There are many files not covered above, although only some are useful as others are older files or just used for a very specific purpose. Some of the more useful files are explained below:
This file is used to extract the result scores from the JSON files generated by benchmark_and_evaluate.py. Some further details about this are in the results directory. Usage: python get_eval_results.py --file=PATH
This file is used to extract the reference and candidate triples from a detailed results JSON file generated by benchmark_and_evaluate.py. Some futher details about this are in the results directory. Usage: python extract_det.py --det_file=PATH
This file is used to turn one of the detailed output JSON files from benchmark_and_evaluate.py into a CSV file, as in some cases like with the SKE data the JSON file will not display the proper UTF-8 characters, thus the output is not human readable. CSV files don't seem to have this problem, so this helper script can convert the JSON files into CSV format. Usage: python det_to_csv.py --in_file=DETAILS_FILE_PATH --out_file=OUTPUT_CSV_FILE_PATH
Used for uploading models, or datasets, to HuggingFace. This file will require a bit of modification to be used, as all paths are hardcoded to tsadler paths. After updating the paths to point to wherever you store models, the file can be used as follows: python upload_model.py --model=MODEL_NAME
. Note that MODEL_NAME should be the same on the machine and HuggingFace. For uploading a dataset, just modifiy the path to point to the directory containing the data you want to upload, and change repo_type to be equal to "dataset".

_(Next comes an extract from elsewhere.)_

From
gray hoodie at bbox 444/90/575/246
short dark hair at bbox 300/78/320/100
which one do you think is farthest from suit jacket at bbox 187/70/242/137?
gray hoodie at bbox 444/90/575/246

Essentailly a python file version of the ChatGPT_API_Wrapper.ipynb Jupyter notebook file. This allows you to interact with the ChatGPT website though a Python file and have the results printed to the command line. Do not use this file to make automated requests, as it may result in the account being banned. It is left here for documentation purposes, but currently any lines that make requests are commented out.
This file was used to convert the TSV/CSV files used to store ChatGPT output into pickle files so they could more easily be used by benchmark_and_evaluate.py. There are no input arguments as script is only really useful for the described purpose. Depending on the format of the output, more preprocessing is done within this file before ouputting the final pickle file.
This file was used to setup the "reflection" task for the webnlg dataset. It reads in a detailed output file, as well as a dataset. For any entry where there were incorrect, missed, or spurious triples on the "exact" nervaluate metric, the ground truth triples from the dataset were added to the output. If the result was correct, the statement "The generated triplets are already valid." was added to the output instead. Usage: python extract_incorrect.py --details_file=PATH
. Please note that there may be some modifications required to use in for a more general case still, such as the destination HuggingFace repository.